QM-AM-GM-HM proof help Out of interest, I am trying to proof QM-AM-GM-HM inequality. If you don't know it, it's something like this...
Let there be $n$ numbers $x_1, x_2, x_3...x_n$, where $x_1, x_2, ...,x_n>0$.
Proof that $$\sqrt{\frac{x_1^2+x_2^2...+x_n^2}{n}}\geqslant{\frac{x_1+x_2...+x_n}{n}}\geqslant{\sqrt[n]{x_1x_2...x_n}}\geqslant{\frac{n}{\frac{1}{x_1}+\frac{1}{x_2}...+\frac{1}{x_n}}}$$
I thought of using induction (for n). The base case was something that took me about 20 mins to solve. I used n=2 (n=1 was trivial) but I am stuck. Can anyone give me a hint to continue me? To be exact, I need help in apply the induction hypothesis to the induction step. The numbers/fractions are starting to get ... uh ... ugly...
Update 1: I don't want to see the answer. Just a hint...
 A: Hint for AM-GM:
Note that
$$(x_1x_2)(x_3x_4)\leq\left[\frac{x_1+x_2}{2}\right]^2\left[\frac{x_3+x_4}{2}\right]^2 \leq \left[\frac1{4}\sum_{i=1}^{4}x_i\right]^4.$$
Use this to prove by induction that
$$\left[\prod_{i=1}^{2^n}x_i\right]^{1/2^n} \leq \frac1{2^n}\sum_{i=1}^{2^n}x_i.$$
If $n$ is not a power of $2$, then choose $m$ such that $n+q=2^m$ and apply the previous result to$x_1,x_2,\ldots,x_n,A_n,\ldots,A_n$ where $A_n$ is repeated $q$ times and is the arithmetic average
$$A_n=\frac1{n}\sum_{i=1}^{n}x_i.$$
A: If you're not restricted to proof by induction, you can try to show that
$$ M(p; x_1,x_2,\dotsc,x_n) := \left(\frac{1}{n}\sum _{i=1} ^n x_i^p\right)^{1/p},$$
is an increasing function of $p\in\mathbb{R}$. You only need Jensen's inequality to prove this.

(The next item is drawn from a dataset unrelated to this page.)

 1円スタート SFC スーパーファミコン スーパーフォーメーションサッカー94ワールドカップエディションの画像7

update: For proof without calculus, you only need to prove the AM-GM inequality (e.g., through the Cauchy induction as others suggested). QM-AM is a simple case of the Cauchy-Schwarz inequality (which has an elementary proof). Furthermore, GM-HM is the same as AM-GM for the numbers $y_i = 1/x_i$.